甘いものは脳を活性化するという都市伝説、実は間違いなのです。なんとなく飲んでいる飲み物があなたの能力を下げているかもしれません。キーワードはインスリン抵抗性です。
インスリンの役割は?
インスリンは、炭水化物を含む食事や飲み物で血糖値が上昇すると膵臓から分泌されるホルモンで、次のような重要な役割があります。
1. 筋肉や脂肪、肝細胞が血中からブドウ糖を取り込み、血糖値を下げる
2. 筋肉や肝臓が余ったブドウ糖をグリコーゲン*に変換し貯蔵するように刺激する
3. 肝臓での糖新生を抑制して血糖値を下げる
4. 脂肪細胞のブドウ糖の取り込みを加速し、脂肪分解を阻止する
5. 脳内のドーパミン分泌を増やす
6. 脳細胞の血糖吸収を助け、脳機能や血管新生を管理制御する
けれども血糖値が下がらない生活をしていると、血中のインスリン濃度の高めに保たれるため、脳を含む多くの臓器がインスリンに反応しなくなります。この現象を“インスリン抵抗性の発現” と言い、多くの慢性病の原因となっています。
砂糖を飲むと脳が燃料不足になる
仕事中に炭酸飲料や缶コーヒーが欠かせない人、朝一番にオレンジジュースを飲む人、おやつ代わりに甘い飲み物を飲む人は要注意です。こういう生活習慣を続けると、脳細胞がインスリン抵抗性を発症します。そうなると脳が血糖を取り込めない上、機能管理ができないため、脳がうまく働かないだけではなく、細胞や毛細血管の修復や新生ができないため、徐々に脳細胞が失われて脳が縮むと考えられています。このことから、アルツハイマー型の認知症は「3型糖尿病」と呼ばれ 、子供のうつ病や多動症(attention-deficit/hyperactivity disorder; ADHD)、自閉症スペクトラム障害の発症と、妊婦の高インスリン血症や妊娠性糖尿病の関係が指摘されるのです。
砂糖依存症
スイーツがないと生きていけないと思っている人、脳がインスリン抵抗性を発症しているかもしれません。血糖値が正常でも、インスリンに反応しない脳は血糖値が低下していると勘違いして、頭痛やイライラ感などの不快な症状を出して 食べるように仕向けます。これが砂糖依存症の始まりです。この現象は子供にも起こります。
キレる子供
脳は寝ている時も勉強している時もほぼ同じ量のブドウ糖を消費するので勉強中のスイーツに学習能力を高める効果はありません。それどころか血糖値の乱高下で感情の起伏が激しくなりキレやすくなります。さらに脳がインスリン抵抗性を生じると、脳内ドーパミン分泌が減ることからキレるという行動障害が出ると考えられています 。
Negative reward(負の報酬)
座って仕事をする人にとって、飲む砂糖は負の報酬です 。食べるフルーツは栄養豊富な正の報酬ですが、食物繊維を含まないジュースは別物です。とは言っても仕事中にホッとするひと時が欲しいですよね。そんな時は、①レモンスライス入りの炭酸水、②キシリトールやステビアなどの天然甘味料入りの飲み物、③香り高い緑茶やハーブティー、④ちょっと立ち上がってのストレッチ、などはいかがでしょうか?
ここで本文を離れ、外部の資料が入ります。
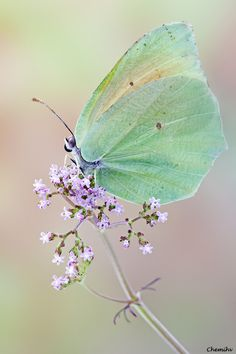 Iridescent green butterfly. Soft lavender flower. A little bit of magic.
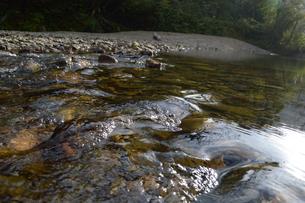 透明な水が流れいてる河原の写真素材 [FYI02976828]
*グリコーゲン:主に肝臓や筋肉に貯蔵エネルギーとして貯められる高分子のブドウ糖のこと
参考文献
1. Stouffer MA, et al. Insulin enhances striatal dopamine release by activating cholinergic interneurons and thereby signals reward (2015) Nature Communications (6) 8548
2. Stern M. Insulin signaling and autism. Frontiers in endocrinology vol. 2 54. 14 Oct. 2011
3. Ratey JJ. and Hagerman M. Spark: the Revolutionary New Science of Exercise and the Brain. Little, Brown, 2013.